A protester writes ‘MPD doesn’t Protect Us’ in chalk on a boarded up building near the Hennepin County Courthouse in downtown Minneapolis, Minnesota as the trial of former Minneapolis police officer Derek Chauvin began Monday morning.

Staff Writers

A police officer has been found guilty of unjustly killing a Black man. Does that mean that fewer Black people will meet similar fates at the hands of the police?
Former Minneapolis police officer Derek Chauvin faces up to 40 years in prison for murdering George Floyd last Memorial Day weekend.

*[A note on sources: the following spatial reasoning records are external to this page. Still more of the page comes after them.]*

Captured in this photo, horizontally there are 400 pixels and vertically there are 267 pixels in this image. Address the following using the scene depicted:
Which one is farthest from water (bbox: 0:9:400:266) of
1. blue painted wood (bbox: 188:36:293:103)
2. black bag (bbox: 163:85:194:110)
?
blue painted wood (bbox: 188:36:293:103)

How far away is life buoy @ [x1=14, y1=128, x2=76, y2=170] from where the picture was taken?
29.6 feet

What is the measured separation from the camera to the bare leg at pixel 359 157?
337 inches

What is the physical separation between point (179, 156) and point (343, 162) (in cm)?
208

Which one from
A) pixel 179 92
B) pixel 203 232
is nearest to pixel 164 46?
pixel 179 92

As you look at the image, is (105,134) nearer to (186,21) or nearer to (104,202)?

Such results are rare in cases where police kill unarmed civilians. That Chauvin was held accountable has been credited mainly to a bystander video of Floyd’s arrest that was seen worldwide.
There are reasons for pessimism. Many argue that institutional racism is the root cause of many killings of Black people by police and that racism will not evaporate in the wake of a single guilty verdict.
And too many police officers are willing to back up a fellow officer, regardless of the facts. Many others in America stand by the belief that Chauvin did nothing wrong in kneeling on the neck of the nonresisting Floyd for nine-plus minutes.
If civilian deaths at the hands of police decrease over time in this country, the credit more appropriately would go to the ubiquity of recording police-citizen interactions rather than to the punishment of a single bad actor with a badge.
We haven’t had to wait long for new slayings to test the nation’s tolerance for lethal police force against people of color. Officers’ cameras captured the recent deaths of Daunte Wright and Adam Toledo. The officer who killed Wright faces manslaughter charges.
There also are reasons for optimism: “This case is a turning point in American history for accountability of law enforcement,” said Ben Crump, an attorney for Floyd’s family.